Thousands marched in Berlin and in Dresden, where the attack happened (CHRISTIAN MANG)
Thousands marched in Berlin and in Dresden, where the attack happened (CHRISTIAN MANG)

A 17-year-old turned himself in to German police Sunday after an attack on a lawmaker that the country's leaders decried as a threat to democracy, as thousands turned out to march against political violence.

The teenager reported to police in the eastern city of Dresden early Sunday morning and said he was "the perpetrator who had knocked down the SPD politician", police said in a statement.

Matthias Ecke, 41, a European parliament lawmaker for Chancellor Olaf Scholz's Social Democrats (SPD), was set upon by four attackers as he put up EU election posters in Dresden on Friday night, according to police.

Ecke was "seriously injured" and required an operation after the attack, his party said.

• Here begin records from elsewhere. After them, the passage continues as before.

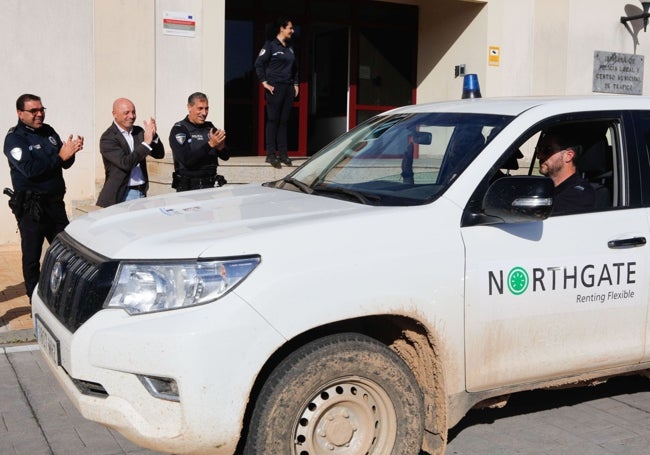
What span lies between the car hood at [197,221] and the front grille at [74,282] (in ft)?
0.20

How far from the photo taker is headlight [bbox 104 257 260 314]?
324 cm

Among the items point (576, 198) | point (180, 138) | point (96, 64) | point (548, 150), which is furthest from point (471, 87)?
point (96, 64)

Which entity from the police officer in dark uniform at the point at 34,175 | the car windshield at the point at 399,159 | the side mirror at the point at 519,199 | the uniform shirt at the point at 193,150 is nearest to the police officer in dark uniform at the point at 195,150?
the uniform shirt at the point at 193,150

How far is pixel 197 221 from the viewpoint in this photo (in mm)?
3811

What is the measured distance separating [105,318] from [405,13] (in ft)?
42.1

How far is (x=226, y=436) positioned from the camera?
3.26 meters

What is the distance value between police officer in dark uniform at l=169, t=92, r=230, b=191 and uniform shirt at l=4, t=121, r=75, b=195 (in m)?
1.01

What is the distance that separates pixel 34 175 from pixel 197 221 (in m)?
3.58

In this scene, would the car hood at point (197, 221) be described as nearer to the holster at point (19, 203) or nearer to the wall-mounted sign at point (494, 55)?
the holster at point (19, 203)

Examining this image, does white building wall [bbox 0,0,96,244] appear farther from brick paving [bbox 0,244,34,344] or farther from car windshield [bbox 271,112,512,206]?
car windshield [bbox 271,112,512,206]

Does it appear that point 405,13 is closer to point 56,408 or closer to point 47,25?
point 47,25

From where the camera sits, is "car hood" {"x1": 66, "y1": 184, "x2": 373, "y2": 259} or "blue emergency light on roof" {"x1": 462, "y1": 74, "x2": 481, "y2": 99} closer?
"car hood" {"x1": 66, "y1": 184, "x2": 373, "y2": 259}

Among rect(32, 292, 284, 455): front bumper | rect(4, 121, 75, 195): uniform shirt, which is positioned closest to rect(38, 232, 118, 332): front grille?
rect(32, 292, 284, 455): front bumper

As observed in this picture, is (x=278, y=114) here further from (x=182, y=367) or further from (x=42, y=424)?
(x=182, y=367)
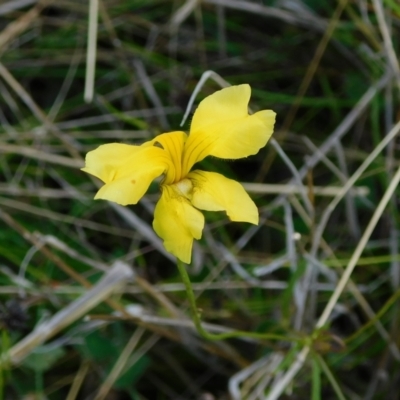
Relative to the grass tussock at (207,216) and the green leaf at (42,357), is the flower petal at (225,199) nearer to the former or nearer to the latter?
the grass tussock at (207,216)

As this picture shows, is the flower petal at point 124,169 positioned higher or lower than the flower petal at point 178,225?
higher

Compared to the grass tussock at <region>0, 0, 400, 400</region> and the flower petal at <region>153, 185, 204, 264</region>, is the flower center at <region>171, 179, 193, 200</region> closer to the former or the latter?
the flower petal at <region>153, 185, 204, 264</region>

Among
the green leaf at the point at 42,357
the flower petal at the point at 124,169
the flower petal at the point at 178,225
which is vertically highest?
the flower petal at the point at 124,169

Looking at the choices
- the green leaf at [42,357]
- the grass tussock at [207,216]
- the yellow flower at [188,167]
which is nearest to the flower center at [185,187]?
the yellow flower at [188,167]

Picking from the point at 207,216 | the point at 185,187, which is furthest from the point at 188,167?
the point at 207,216

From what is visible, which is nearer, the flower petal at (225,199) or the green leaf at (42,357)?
the flower petal at (225,199)

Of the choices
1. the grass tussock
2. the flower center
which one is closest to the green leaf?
the grass tussock
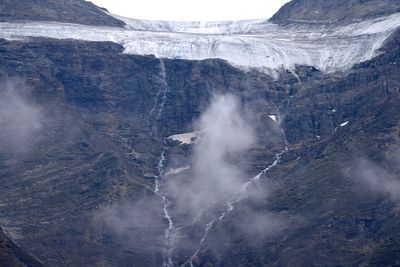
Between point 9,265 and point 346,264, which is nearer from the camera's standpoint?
point 9,265

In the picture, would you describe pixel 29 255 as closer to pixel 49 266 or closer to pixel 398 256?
pixel 49 266

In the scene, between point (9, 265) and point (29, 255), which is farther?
point (29, 255)

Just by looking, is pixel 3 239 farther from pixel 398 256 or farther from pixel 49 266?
pixel 398 256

Scholz on Saturday condemned the attack as a threat to democracy.

"We must never accept such acts of violence," he said.

"If an attack with a political motive... is confirmed just a few weeks from the European elections, this serious act of violence would also be a serious act against democracy," Interior Minister Nancy Faeser said.

Police later Sunday wrote on X, formerly Twitter, that the 17-year-old, who had no previous criminal record, had so far "not commented on the motive for the offence".

Armin Schuster, interior minister for Saxony state, said police were still searching for the other attackers and he urged them to turn themselves in.

- Demonstrations -

Ecke, who is head of the SPD's European election list in the Saxony region, was just the latest political target to be attacked in Germany.

Police said a 28-year-old man putting up posters for the Greens had been "punched" and "kicked" earlier in the evening on the same Dresden street.

Last week two Greens deputies were abused while campaigning in Essen in western Germany and another was surrounded by dozens of demonstrators in her car in the east of the country.

According to provisional police figures, 2,790 crimes were committed against politicians in Germany in 2023, up from 1,806 the previous year, but fewer than the 2,840 recorded in 2021, when legislative elections took place.

Thousands of people attended demonstrations in solidarity with Ecke on Sunday.

In Dresden, around 3,000 people gathered in the city centre following a call from political parties and civil society organisations, according to a police spokesman.

In Berlin, an AFP reporter put the number at around 2,000.

"It's important to me to do something about the fact that this hatred is flooding people," a 70-year-old protester who gave her name only as Gudrun told AFP.